What’s wrong with Monterey?

You shouldn’t cross mountains that are 3,500 feet high to a sea-level airport coming down the side of those mountains. With any altitude mismanagement there’s no forgiveness at all. Bingo, it’s over. Go in some time on a nice clear day when they’re using 28 and fly those approaches and dump yourself down to the minimum altitude. Get down to 4,200 feet before you get to the FAF and if you weren’t on an instrument approach you could be arrested for buzzing.

If that were a major air carrier route — if you had 100 approaches a day going in on that thing day in, day out — the accident rate would shut it down. Fortunately, the weather’s usually good there and when the weather’s bad they usually use an ILS. For years all they had was an ILS and the airport worked just fine, then they got radar. That’s the downside of when the air traffic managers take over. Some of them are just interested in moving airplanes. Others are more safety conscious, but I don’t know why anybody ever approved spending the money for that localizer. The minimum is 1,600 feet, and that’s the saving grace, because when the weather gets bad at Monterey you can’t use those approaches. That saves them from themselves.

I’m a big advocate of DME on ILS and we’re making progress now. They bought 200 DMEs and partially because one of the guys I worked for and me really worked on getting this into the Korea Airlines crash at Guam. They had the hearing in Honolulu and we went over and we gave testimony — even though we weren’t a party they can bring experts in the hearing — and our real big pitch was to say that had they had an ILS DME there that crew may have been saved from themselves. As it was, there was a VOR DME and it was very convoluted, you know. A sharp crew could have used it just fine but these guys didn’t do it. They have an ILS DME at Guam now, by the way.

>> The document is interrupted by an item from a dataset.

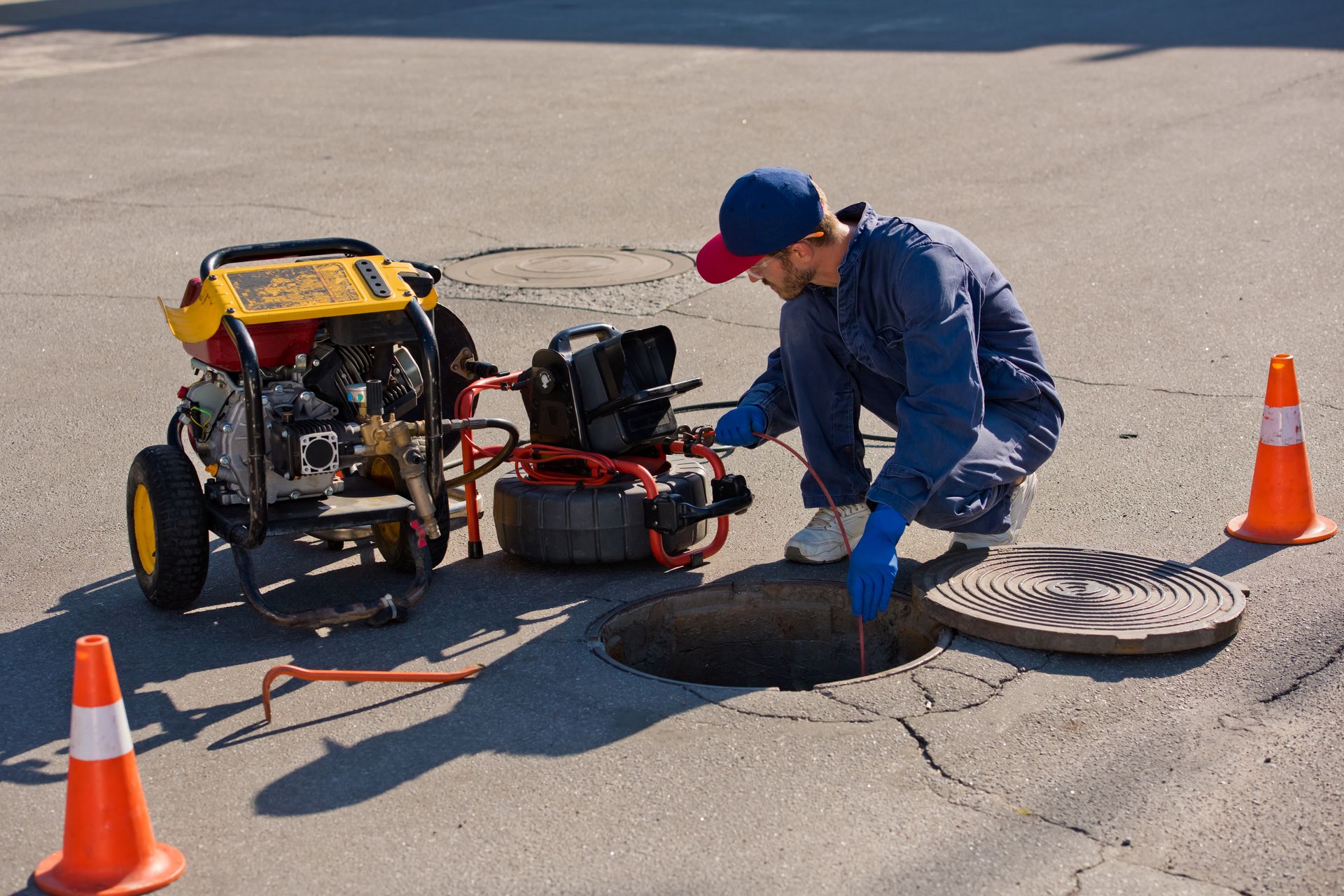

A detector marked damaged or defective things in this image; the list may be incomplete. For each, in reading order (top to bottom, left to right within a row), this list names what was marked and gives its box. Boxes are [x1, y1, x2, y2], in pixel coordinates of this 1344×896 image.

pavement crack [1260, 641, 1344, 703]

How did WALLY intersection get its name?

caption
Almost Paradise: the WALLY FAF at El Monte, Calif.

When I was flying out of El Monte, we had the one approach from the east, which still is their primary approach, and I thought an approach down Victor 186 [from the west] would be nice. They said, “Well, we looked at that one time.” — this is before they had their computer. The computer’s called IAPA — Instrument Approach Procedures Automation — and that’s how they design most of the approaches now. He said, “We looked at it but we don’t think it’ll fit.” I said, “I’ll make you a deal. I think it will because I kind of looked at it,” and they didn’t spend the time because there wasn’t any incentive. I’m not faulting these guys — I’m not better than they are — they just hadn’t put somebody on it.

So I drew the thing up and was just able to barely get it fit, and it needed a little waiver because it missed the runway end by a little bit, and I said, “I’ll make you a deal. If I do it and it worked, then…” Wally hadn’t been assigned yet and I said, “Can I have the FAF WALLY?” and he said, “Sure, I’ll pull it right now and reserve it.” It was assigned to the eastern region but it hadn’t been used yet, so Duane Hodges — who was a manager at the Western Pacific Region in Inglewood made a trade, which they can do. Bill Brouse was another good guy there. He was an ex-Navy pilot and had a pilot’s view of the whole thing. They had more personnel then and this stuff was still done out in the field. They could do things like that back then. Now, everything’s a day late and a dollar short.